*PASSAGE SHOWN*

If Secretary of Defense Donald Rumsfeld has his way, the vaunted U.S. military of the future will be transformed into what amounts to corporate-owned units. The daffy secretary calls his plan "outsourcing." The intention, he claims, is to put the lid on money going into expanding of the army so it can be diverted to new technologies such as Rummy's favorite hobby, fighting wars from space.

Rumsfeld has already outsourced much of the logistics and supply functions of the military to private firms, especially to Cheney's old employer Halliburton. There are now 90-odd companies competing to provide private soldiers from places like Fiji and Nepal to work as machine-gun-toting guards in Iraq.

Rumsfeld has considered privatizing U.S. military arsenals, its ammunition plants, and repair depots by spinning them off into federal corporations modeled along the lines of Fannie Mae. The secretary, whom Jesse Helms once called "the Energizer Bunny," also wants to free up some of the military budget as venture capital to entice private industry into running our armed forces.

It's hard to gauge the full effect of Rummy's outsourcing, but one estimate puts gross revenues of renting private armies at $100 billion a year. That compares with the total defense budget of around $400 billion.

Private contractors are appealing for other reasons too. Carrying machine guns in the field, contract soldiers look like a regular army, but they wear no name tags, and when asked questions, they refuse to say anything at all. Dead private army soldiers don't get included in casualty reports. Laws that require government officials to disclose war information to Congress don't pertain to the executives in corporate suites. According to a recent investigative article by the Associated Press, as these companies grow in size, they are getting involved in politics, making campaign contributions and engaging in corporate lobbying.

*RECORDED DATA*

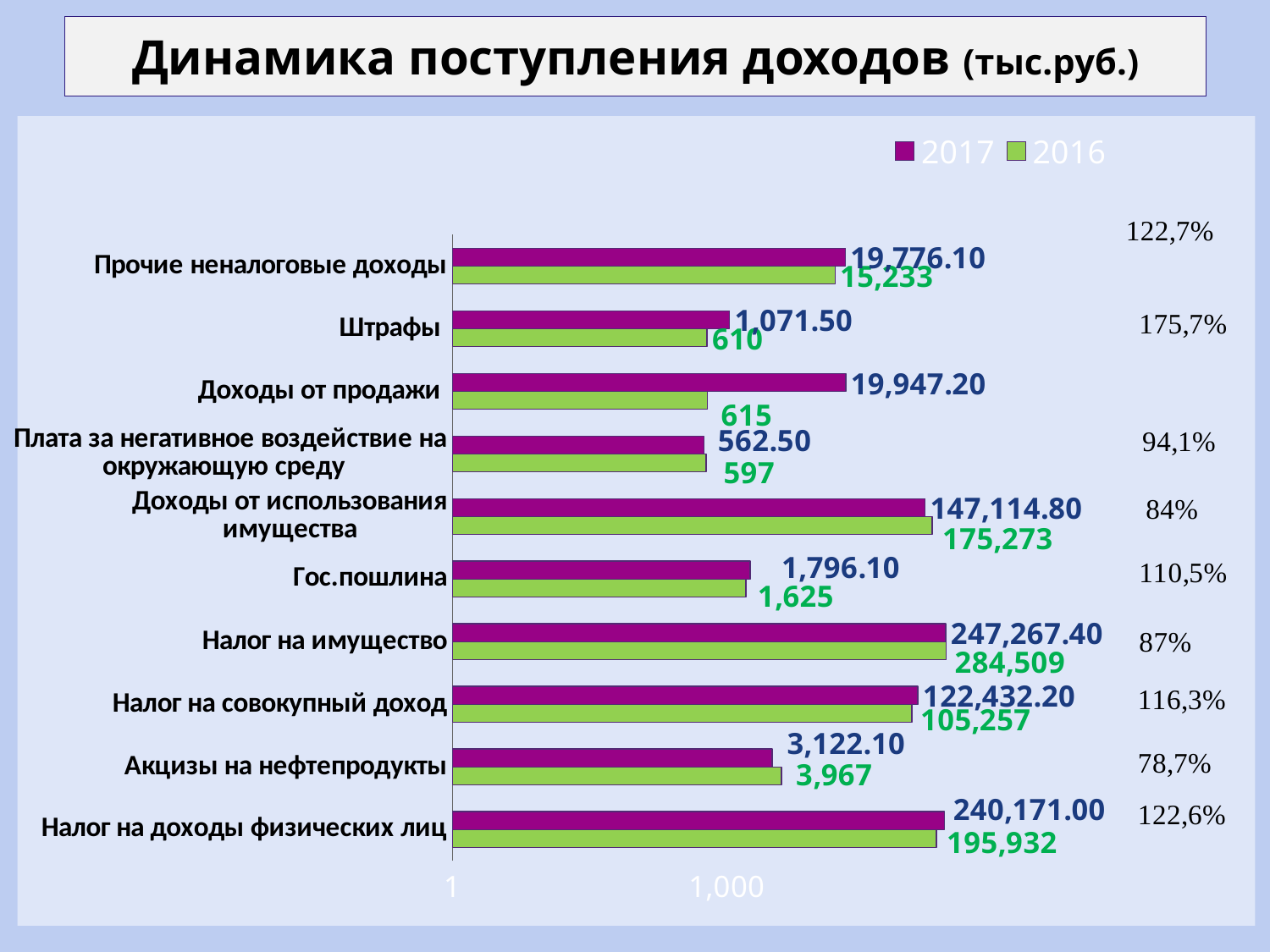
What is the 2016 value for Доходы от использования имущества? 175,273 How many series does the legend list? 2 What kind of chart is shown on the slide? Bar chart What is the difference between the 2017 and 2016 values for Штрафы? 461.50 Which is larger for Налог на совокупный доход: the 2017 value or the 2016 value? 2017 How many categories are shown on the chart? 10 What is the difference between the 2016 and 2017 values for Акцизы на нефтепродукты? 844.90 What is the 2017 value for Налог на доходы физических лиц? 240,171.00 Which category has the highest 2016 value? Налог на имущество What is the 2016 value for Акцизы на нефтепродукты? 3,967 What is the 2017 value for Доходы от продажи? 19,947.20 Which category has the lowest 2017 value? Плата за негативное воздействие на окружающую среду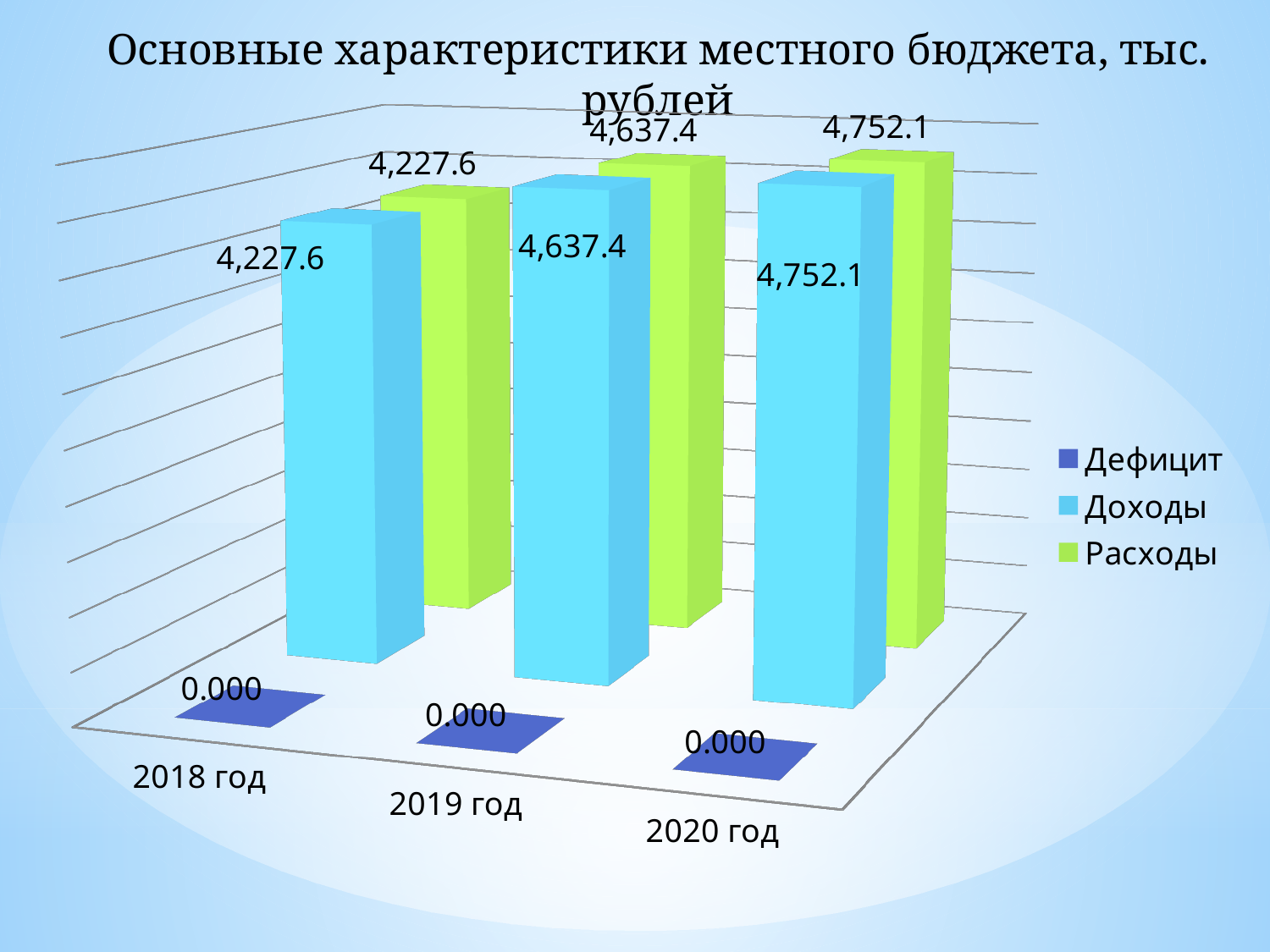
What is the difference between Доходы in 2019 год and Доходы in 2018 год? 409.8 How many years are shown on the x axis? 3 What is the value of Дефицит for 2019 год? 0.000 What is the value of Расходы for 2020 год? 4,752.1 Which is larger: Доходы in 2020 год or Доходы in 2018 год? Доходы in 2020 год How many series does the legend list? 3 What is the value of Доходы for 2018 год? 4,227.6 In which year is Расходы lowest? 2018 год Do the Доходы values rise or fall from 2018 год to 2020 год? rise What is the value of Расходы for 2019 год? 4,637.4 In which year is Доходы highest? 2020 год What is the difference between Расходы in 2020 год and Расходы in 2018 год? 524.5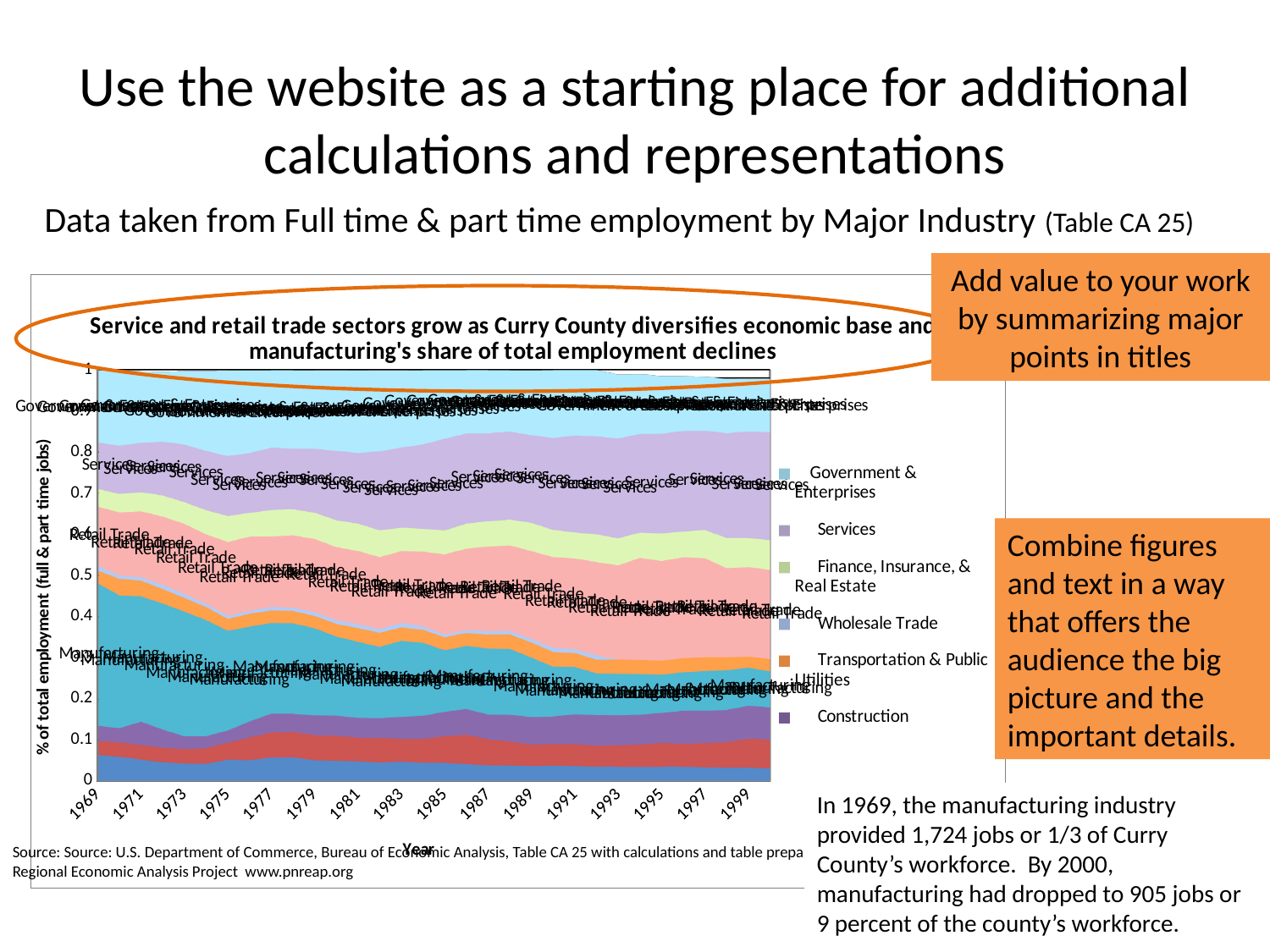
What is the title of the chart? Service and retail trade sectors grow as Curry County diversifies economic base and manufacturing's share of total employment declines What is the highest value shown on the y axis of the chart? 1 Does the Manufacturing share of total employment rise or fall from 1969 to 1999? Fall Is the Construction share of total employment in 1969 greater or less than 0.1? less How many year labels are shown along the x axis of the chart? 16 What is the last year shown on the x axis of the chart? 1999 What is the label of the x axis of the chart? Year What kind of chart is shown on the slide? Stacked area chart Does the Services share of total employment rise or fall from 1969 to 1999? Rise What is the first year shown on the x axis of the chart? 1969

*ASSIGNMENT A*
From the Rumsfeld outsourcing passage above, output the portion between "Rumsfeld has considered" and "our armed forces.", inclusive.
*ASSIGNMENT B*
Answer these questions using the Rumsfeld outsourcing passage above:
(i) Which firm is identified as Cheney's old employer?
(ii) What did Jesse Helms once call the secretary?
(iii) What does one estimate put the yearly gross revenues of renting private armies at?

*RESPONSE A*
Rumsfeld has considered privatizing U.S. military arsenals, its ammunition plants, and repair depots by spinning them off into federal corporations modeled along the lines of Fannie Mae. The secretary, whom Jesse Helms once called "the Energizer Bunny," also wants to free up some of the military budget as venture capital to entice private industry into running our armed forces.

*RESPONSE B*
(i) Halliburton
(ii) "the Energizer Bunny"
(iii) $100 billion a year